San Diego Comic-Con is set to return this November, ending a yearlong hiatus due to the pandemic. But judging by responses on social media—and a damning new article in the Hollywood Reporter—the convention may struggle to attract desirable guests.
Fan conventions are, at the best of times, giant Petri dishes for infectious diseases. People routinely return from events like SDCC with “con crud,” getting sick from spending a week crammed into overcrowded, poorly ventilated halls with thousands of other fans. So when SDCC’s organizers announced that the convention would return from Nov. 26-28 this year—four months after its typical July schedule—the response was not exactly positive.
Sure, most people in the United States will hopefully have access to vaccines by then. But what about people traveling from overseas? And even if you are vaccinated, do you really want to spend Thanksgiving at Comic-Con, rather than with your family?
According to THR, the convention is already attracting backlash from Hollywood reps, with studios and PR sources saying that A-list guests just won’t want to attend. An anonymous PR rep “with clients who have appeared in Hall H panels” (in other words, headline SDCC talent) said that their clients are “refusing” to attend. Other studio reps pointed out that actors and filmmakers also have families and may prioritize Thanksgiving over traveling to San Diego to promote a project.
Apparently, SDCC’s organizers didn’t contact any of the major movie studios before making the announcement. So potential guests are now scrambling to decide whether they want to attend the convention in November. For a lot of people, the answer is obviously no. In addition to concerns about vaccination, quarantining, and herd immunity, traveling will be even more expensive and complicated during Thanksgiving weekend.
The 2020-2021 media calendar also cast doubts on whether SDCC is “necessary” in the first place. Comic-Con is a massive brand, and its biggest attractions are marketing events for blockbuster movies and TV shows. These rely on good relationships with Hollywood studios, and some of those studios have proven that they don’t need SDCC to generate publicity. Star Wars and the MCU are doing just fine on their own, for example.
Comic-Con’s 2021 relaunch is probably more about the convention’s own business problems than anything else, because SDCC hasn’t made any money in over a year. This Thanksgiving weekend announcement looks like a last-ditch effort to escape dire financial straits—and it may not be a successful one.

* Data section *
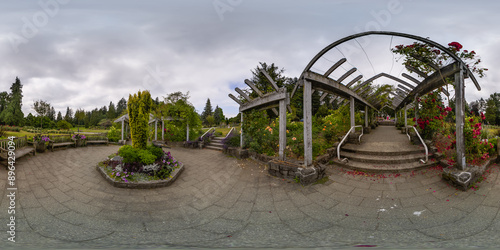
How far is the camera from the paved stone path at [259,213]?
239 cm

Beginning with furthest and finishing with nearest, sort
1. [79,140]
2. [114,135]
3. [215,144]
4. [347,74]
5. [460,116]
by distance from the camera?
[114,135]
[215,144]
[79,140]
[347,74]
[460,116]

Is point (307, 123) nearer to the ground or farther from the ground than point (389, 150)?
farther from the ground

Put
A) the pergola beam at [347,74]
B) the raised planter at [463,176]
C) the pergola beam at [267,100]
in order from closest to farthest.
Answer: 1. the raised planter at [463,176]
2. the pergola beam at [347,74]
3. the pergola beam at [267,100]

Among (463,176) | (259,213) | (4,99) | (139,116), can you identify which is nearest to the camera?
(259,213)

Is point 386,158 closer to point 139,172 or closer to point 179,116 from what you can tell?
point 139,172

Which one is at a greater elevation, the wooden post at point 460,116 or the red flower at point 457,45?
the red flower at point 457,45

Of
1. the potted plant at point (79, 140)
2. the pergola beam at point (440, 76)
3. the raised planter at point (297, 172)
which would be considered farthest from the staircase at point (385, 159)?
the potted plant at point (79, 140)

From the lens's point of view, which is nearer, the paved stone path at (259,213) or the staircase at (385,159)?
the paved stone path at (259,213)

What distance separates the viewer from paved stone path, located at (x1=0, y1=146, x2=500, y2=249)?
2.39m

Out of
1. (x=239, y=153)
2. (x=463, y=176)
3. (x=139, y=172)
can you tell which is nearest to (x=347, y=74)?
(x=463, y=176)

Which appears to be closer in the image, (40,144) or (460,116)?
(460,116)

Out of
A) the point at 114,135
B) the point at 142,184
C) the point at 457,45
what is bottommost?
the point at 142,184

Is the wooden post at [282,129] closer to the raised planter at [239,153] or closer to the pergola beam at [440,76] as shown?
the raised planter at [239,153]

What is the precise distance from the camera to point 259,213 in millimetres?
3098
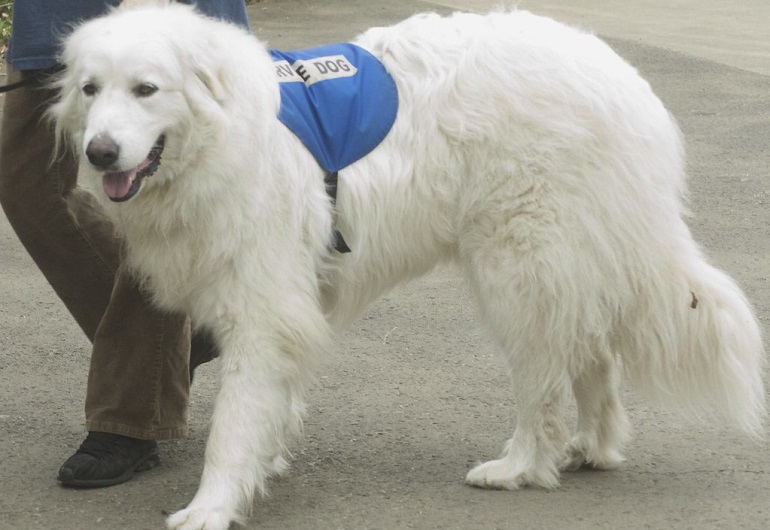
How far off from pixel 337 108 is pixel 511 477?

* Problem set *
1. According to the Comic-Con article, on what dates will the convention return this year?
2. From the Comic-Con article, write out the passage that begins at the words "The 2020-2021 media" and stops after "own, for example.".

* Outputs for the tasks *
1. Nov. 26-28

2.
The 2020-2021 media calendar also cast doubts on whether SDCC is “necessary” in the first place. Comic-Con is a massive brand, and its biggest attractions are marketing events for blockbuster movies and TV shows. These rely on good relationships with Hollywood studios, and some of those studios have proven that they don’t need SDCC to generate publicity. Star Wars and the MCU are doing just fine on their own, for example.